#### [DATA SEGMENT]
____
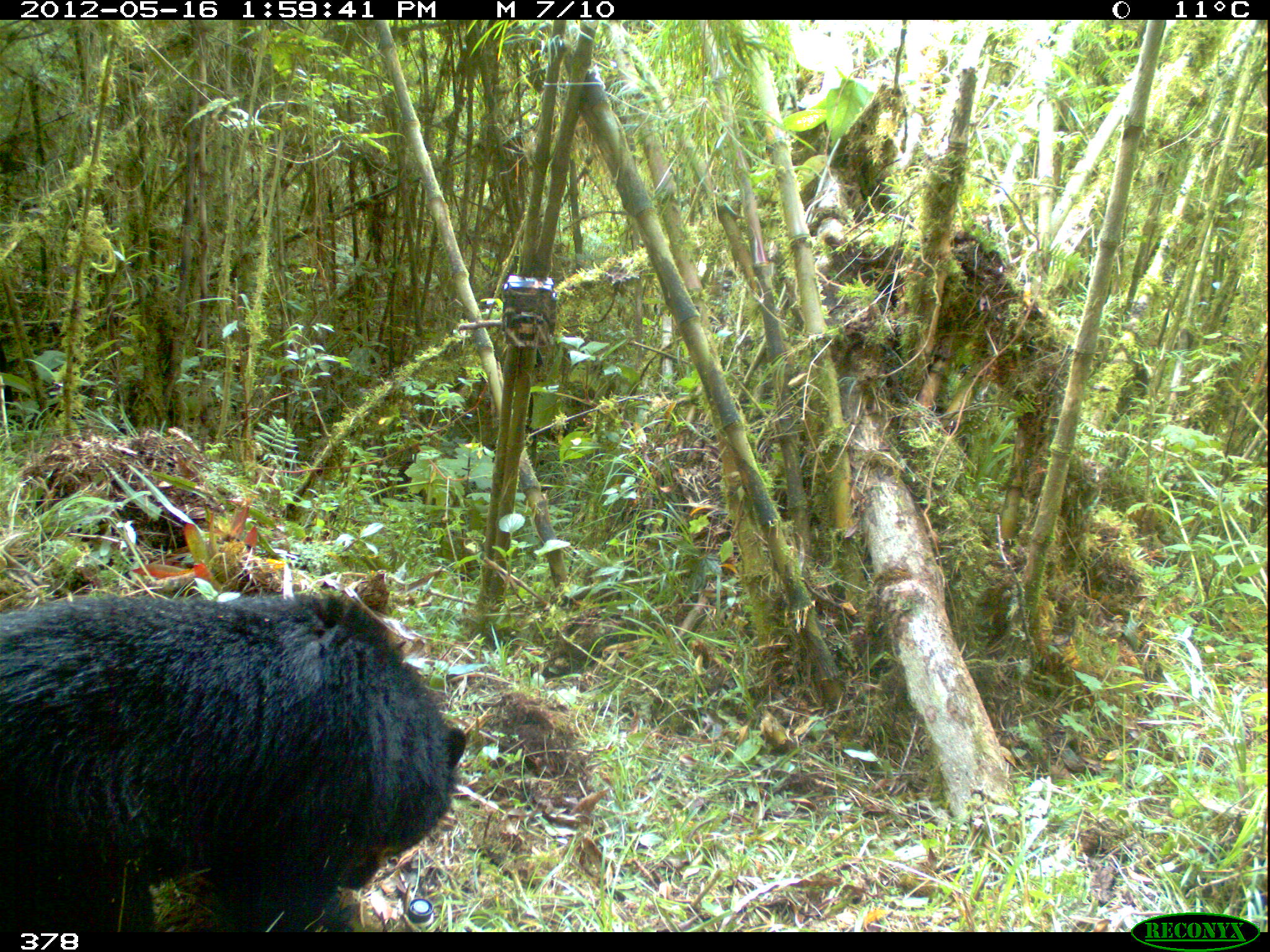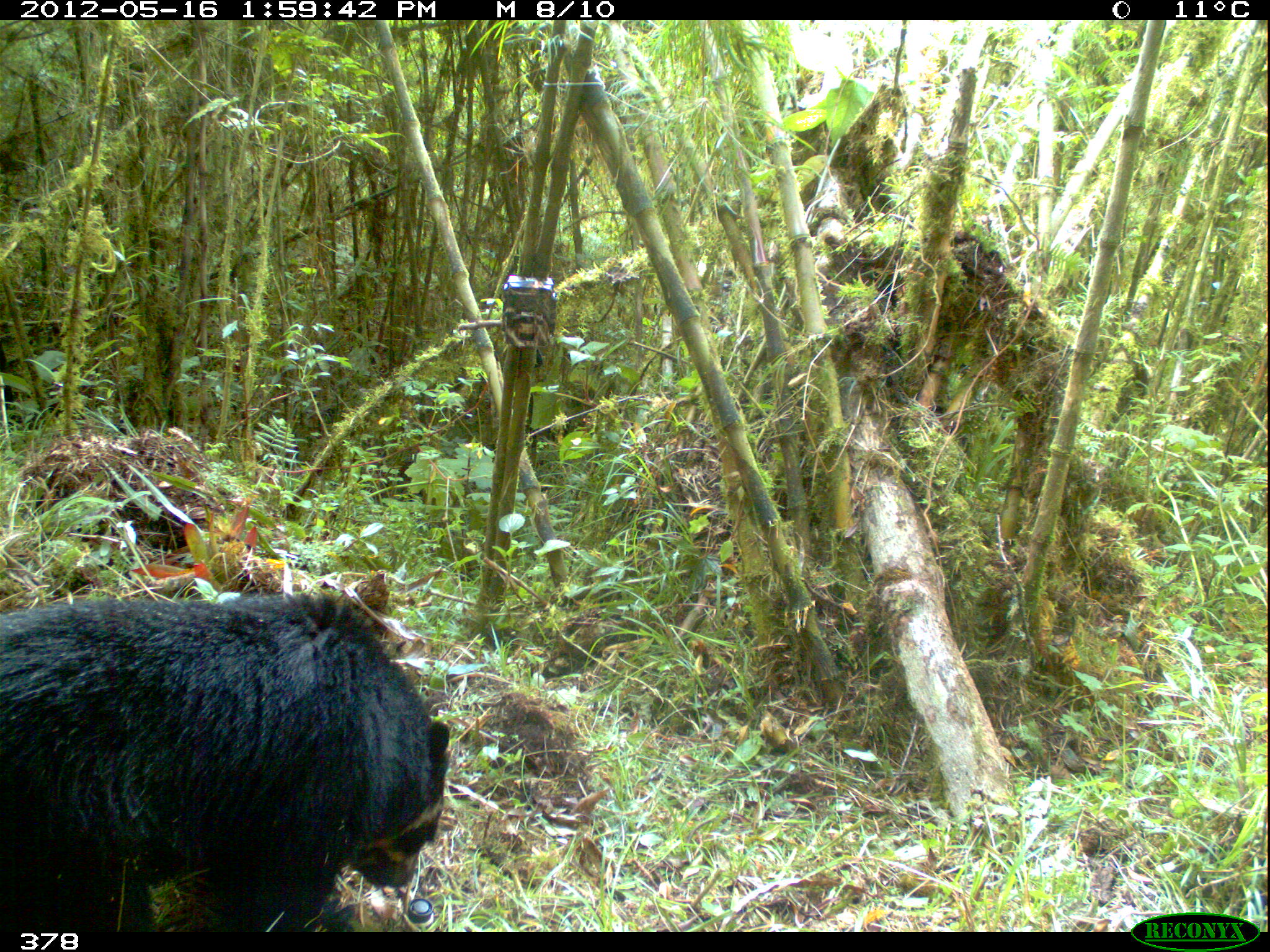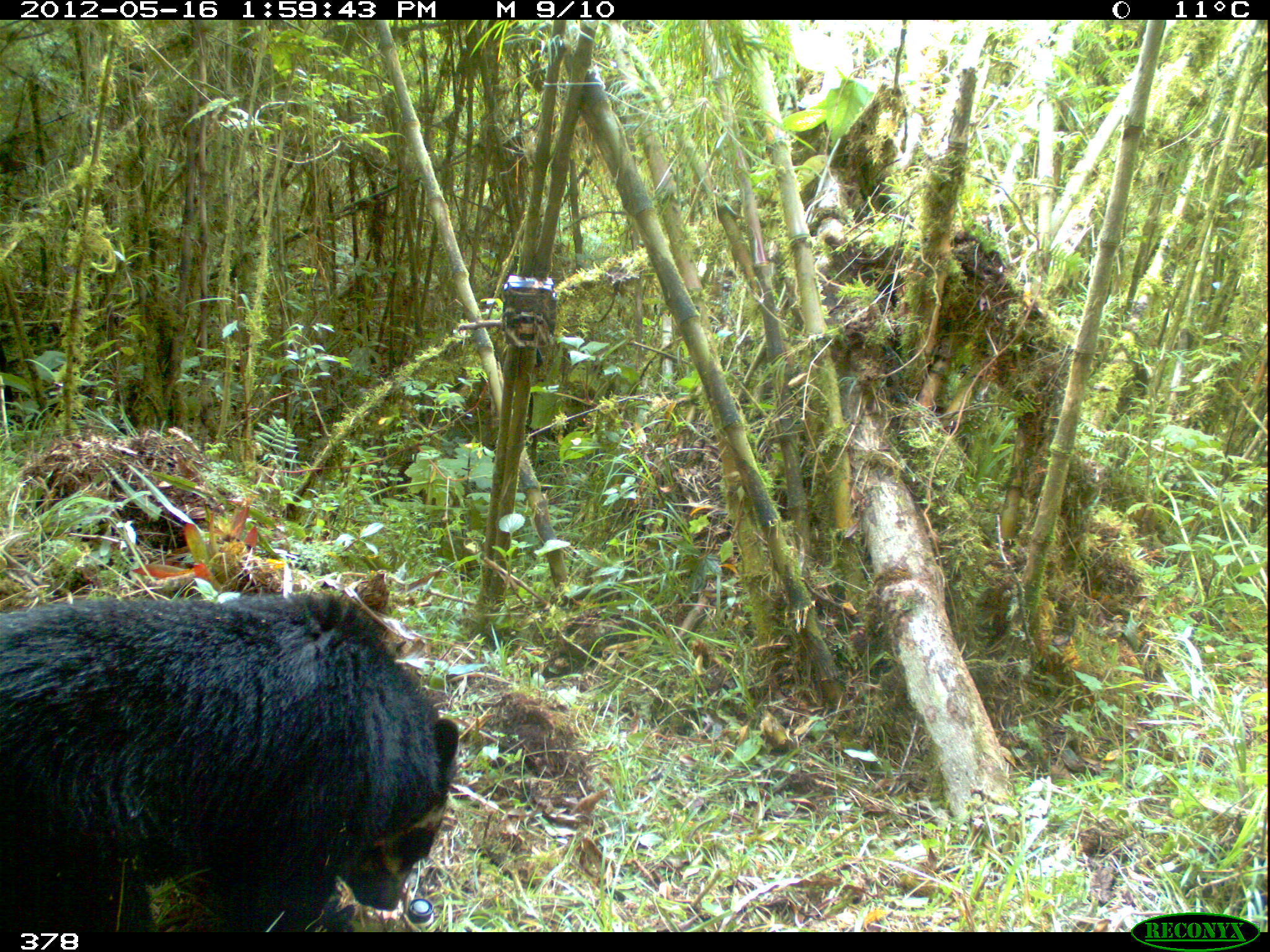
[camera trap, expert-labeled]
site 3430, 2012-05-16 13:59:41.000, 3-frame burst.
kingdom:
____
#### [WHAT THIS TASK INVOLVES]
Would you please copy the material exactly, leaving all the pictures out?

#### [RESPONSE TO THE EXERCISE]
[camera trap, expert-labeled]
site 3430, 2012-05-16 13:59:41.000, 3-frame burst.
kingdom:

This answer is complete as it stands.